I just played one of the most powerful gaming PCs on earth — and it’s glorious overkill

an image of the Voyager Creator Elite from Starforge Systems
(Image credit: Future)

I have a big goofy grin on my face and it’s not going away (yes I’m sober). The reason for this merriment is I have pretty much one of the most powerful gaming PCs money can buy to test out. 

And, frankly, it’s a bit ridiculous. 

The computer in question is a pre-build machine from relatively new PC builders Starforge Systems. Formed in 2022 by a mix of PC industry veterans and streamers, Starforge Systems produces high-end gaming and creator PCs, with some customization and, in my testing so far, precious little bloat.

The machine I have access to is a $4,299 Voyager Creator Elite, a monster of a PC equipped with the powerful Intel Core i9-13900K processor, the mighty Nvidia GeForce RTX 4090 and a massive 64GB of DDR5 RAM  — there's also a healthy 2TB of PCIe 4.0 SSD space. 

In short, this is the most powerful and most expensive PC I think I’ve ever tried. And to go with it I have the excellent Alienware AW3423DWF, a 34-inch 3440 x 1440 resolution OLED display with a quantum dot panel; it’s fantastic and a good monitor to pair with a powerful PC. 

I think the Voyager Creator Elite is glorious overkill for it and my gaming life. 

a photo of the Starforge Systems Voyager Creator Elite

(Image credit: Future)

========

- **Requests**
[1] Write out the gaming PC review from "The computer in" to "4.0 SSD space.".
[2] Continue the gaming PC review after its last sentence.
The listing after this is unrelated to the gaming PC review.

- **Rows**

========

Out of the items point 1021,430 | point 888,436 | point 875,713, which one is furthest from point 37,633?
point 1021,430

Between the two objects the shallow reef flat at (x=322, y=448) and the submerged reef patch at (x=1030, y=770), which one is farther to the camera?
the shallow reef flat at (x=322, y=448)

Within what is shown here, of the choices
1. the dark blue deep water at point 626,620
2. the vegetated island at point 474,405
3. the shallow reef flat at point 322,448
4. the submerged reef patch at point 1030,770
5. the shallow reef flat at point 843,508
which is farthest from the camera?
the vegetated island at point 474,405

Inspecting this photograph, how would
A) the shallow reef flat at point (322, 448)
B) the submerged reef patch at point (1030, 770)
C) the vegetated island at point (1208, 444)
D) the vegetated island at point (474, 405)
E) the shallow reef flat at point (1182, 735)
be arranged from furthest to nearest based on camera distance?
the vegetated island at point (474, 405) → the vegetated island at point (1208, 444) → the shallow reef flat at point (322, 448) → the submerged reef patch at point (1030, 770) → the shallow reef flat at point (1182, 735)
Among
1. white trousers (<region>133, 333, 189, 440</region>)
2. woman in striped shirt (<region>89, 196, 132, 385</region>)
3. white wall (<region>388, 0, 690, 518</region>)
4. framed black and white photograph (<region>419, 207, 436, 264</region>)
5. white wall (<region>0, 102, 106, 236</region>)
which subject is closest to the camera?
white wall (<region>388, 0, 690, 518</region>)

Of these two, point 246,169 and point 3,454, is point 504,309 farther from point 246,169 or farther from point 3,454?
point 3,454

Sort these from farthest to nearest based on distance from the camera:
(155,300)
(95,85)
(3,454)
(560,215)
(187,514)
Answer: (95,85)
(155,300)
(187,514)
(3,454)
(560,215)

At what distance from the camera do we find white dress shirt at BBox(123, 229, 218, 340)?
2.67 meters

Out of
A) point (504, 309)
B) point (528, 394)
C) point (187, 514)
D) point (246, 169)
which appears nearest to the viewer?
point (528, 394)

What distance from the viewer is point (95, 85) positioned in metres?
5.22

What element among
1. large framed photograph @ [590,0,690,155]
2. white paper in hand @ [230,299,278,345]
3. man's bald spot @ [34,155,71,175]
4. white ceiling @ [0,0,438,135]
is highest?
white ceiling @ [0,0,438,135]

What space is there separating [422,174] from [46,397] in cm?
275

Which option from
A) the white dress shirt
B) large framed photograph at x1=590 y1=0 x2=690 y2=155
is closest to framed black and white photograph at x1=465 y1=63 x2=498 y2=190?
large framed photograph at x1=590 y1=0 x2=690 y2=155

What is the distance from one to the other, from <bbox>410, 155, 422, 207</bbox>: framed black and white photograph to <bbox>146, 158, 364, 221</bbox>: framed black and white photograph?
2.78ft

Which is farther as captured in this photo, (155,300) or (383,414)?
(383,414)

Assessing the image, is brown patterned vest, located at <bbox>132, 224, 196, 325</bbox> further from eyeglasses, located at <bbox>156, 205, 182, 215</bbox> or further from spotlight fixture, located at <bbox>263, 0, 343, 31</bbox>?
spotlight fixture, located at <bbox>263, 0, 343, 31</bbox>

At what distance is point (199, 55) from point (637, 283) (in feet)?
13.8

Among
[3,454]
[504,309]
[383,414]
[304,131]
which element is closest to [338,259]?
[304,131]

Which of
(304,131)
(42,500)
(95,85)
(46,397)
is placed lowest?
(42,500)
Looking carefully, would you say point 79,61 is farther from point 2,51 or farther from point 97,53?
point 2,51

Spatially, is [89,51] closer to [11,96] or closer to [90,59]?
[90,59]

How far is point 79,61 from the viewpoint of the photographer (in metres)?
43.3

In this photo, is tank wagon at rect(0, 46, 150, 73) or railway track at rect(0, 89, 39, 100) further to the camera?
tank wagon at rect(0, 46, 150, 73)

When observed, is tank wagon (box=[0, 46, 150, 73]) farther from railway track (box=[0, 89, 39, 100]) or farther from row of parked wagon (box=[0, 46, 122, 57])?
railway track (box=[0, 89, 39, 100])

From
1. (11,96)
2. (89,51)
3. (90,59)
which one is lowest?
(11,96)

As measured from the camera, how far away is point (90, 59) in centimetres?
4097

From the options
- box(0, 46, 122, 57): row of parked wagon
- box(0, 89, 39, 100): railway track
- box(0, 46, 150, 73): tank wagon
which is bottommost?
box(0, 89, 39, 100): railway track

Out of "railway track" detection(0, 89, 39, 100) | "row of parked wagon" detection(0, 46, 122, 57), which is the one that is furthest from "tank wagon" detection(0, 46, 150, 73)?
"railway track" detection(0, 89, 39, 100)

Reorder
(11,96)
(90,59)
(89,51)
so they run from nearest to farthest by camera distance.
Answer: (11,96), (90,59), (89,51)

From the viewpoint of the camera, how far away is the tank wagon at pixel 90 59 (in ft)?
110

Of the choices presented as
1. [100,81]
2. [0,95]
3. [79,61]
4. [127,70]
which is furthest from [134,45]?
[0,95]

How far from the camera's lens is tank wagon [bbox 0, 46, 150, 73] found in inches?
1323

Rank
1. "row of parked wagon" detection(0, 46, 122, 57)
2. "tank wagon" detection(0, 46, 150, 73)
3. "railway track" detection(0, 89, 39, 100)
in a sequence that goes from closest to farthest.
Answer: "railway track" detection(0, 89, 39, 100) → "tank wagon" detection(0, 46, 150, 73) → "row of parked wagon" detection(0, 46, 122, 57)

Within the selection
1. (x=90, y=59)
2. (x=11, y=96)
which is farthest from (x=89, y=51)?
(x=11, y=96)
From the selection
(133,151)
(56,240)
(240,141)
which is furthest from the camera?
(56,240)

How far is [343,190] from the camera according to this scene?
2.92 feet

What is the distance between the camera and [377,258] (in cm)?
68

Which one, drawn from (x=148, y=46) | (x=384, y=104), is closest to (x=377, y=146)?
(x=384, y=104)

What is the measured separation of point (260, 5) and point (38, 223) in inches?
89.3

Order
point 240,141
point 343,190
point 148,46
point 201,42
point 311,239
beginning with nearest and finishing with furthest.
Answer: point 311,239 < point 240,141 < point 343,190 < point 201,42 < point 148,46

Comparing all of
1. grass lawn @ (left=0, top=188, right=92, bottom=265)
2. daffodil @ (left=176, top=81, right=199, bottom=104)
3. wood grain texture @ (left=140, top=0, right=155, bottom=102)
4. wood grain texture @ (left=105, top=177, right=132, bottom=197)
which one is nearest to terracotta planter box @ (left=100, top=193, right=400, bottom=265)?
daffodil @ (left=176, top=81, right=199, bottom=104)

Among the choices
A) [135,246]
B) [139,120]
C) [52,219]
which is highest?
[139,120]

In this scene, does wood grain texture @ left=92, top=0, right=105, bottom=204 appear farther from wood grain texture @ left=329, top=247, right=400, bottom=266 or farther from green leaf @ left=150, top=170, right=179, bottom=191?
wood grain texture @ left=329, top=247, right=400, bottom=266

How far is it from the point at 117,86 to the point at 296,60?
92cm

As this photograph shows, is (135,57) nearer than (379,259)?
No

========

- **Results of the tasks**
[1]
The computer in question is a pre-build machine from relatively new PC builders Starforge Systems. Formed in 2022 by a mix of PC industry veterans and streamers, Starforge Systems produces high-end gaming and creator PCs, with some customization and, in my testing so far, precious little bloat.

The machine I have access to is a $4,299 Voyager Creator Elite, a monster of a PC equipped with the powerful Intel Core i9-13900K processor, the mighty Nvidia GeForce RTX 4090 and a massive 64GB of DDR5 RAM  — there's also a healthy 2TB of PCIe 4.0 SSD space.

[2]
First, some context. I’ve long been a PC gamer, preferring the scope of games and mouse and keyboard control over consoles. But over the past few years, I’ve fallen a bit off the wagon and tend to be drawn more to my Xbox Series X and PS5.

The reason for this was I have a perfectly capable 1080p gaming PC that’s only just starting to feel the real strain of running the latest games. While I’d considered a new desktop, 2022’s crazy graphics card supply problems and skyrocketing prices put me off.

And as more games came out on the new consoles and I paired them with the wonderful LG C1 OLED, I felt myself slipping away from desktop gaming. After all, I could simply boot up the Series X or PS5 and jump into a game with the only real choice of playing in a mode that prioritizes frame rate or resolution, with the knowledge I’d be getting a gaming experience that still looks fantastic even with dynamic resolution.

With precious few games really pushing PC hardware, beyond the likes of Cyberpunk 2077 at its highest settings, I saw no real need to replace my aged gaming PC.

Then I had a taste of high-end PC gaming.

PC gaming at its finest

an image of the Voyager Creator Elite from Starforge Systems

(Image credit: Future)

Booting up games that would have had my own gaming PC grumble in protest by ramping up its fans and chugging along, the Voyager Creator Elite simply chews through everything I’ve thrown at it, with all settings maxed out and at a QHD resolution.

All of a sudden I’m back to thinking about playing upcoming releases such as Starfield on the PC first. The glory of such high-end gaming has me willing to sit upright at my desk instead of benching myself on my sofa.

Now I’ve had powerful PCs before that could handle the best-looking games of the time at max settings, but nothing quite compares here. I’m getting blistering frame rates from a PC that barely breaks a sweat pumping crisp, ray-traced graphics to one of the best gaming monitors and taking advantage of the latter’s 165Hz refresh rate.

Not only do games look and run gloriously, all this power makes PC gaming trivial. I can simply ramp everything up to ultra and hit play.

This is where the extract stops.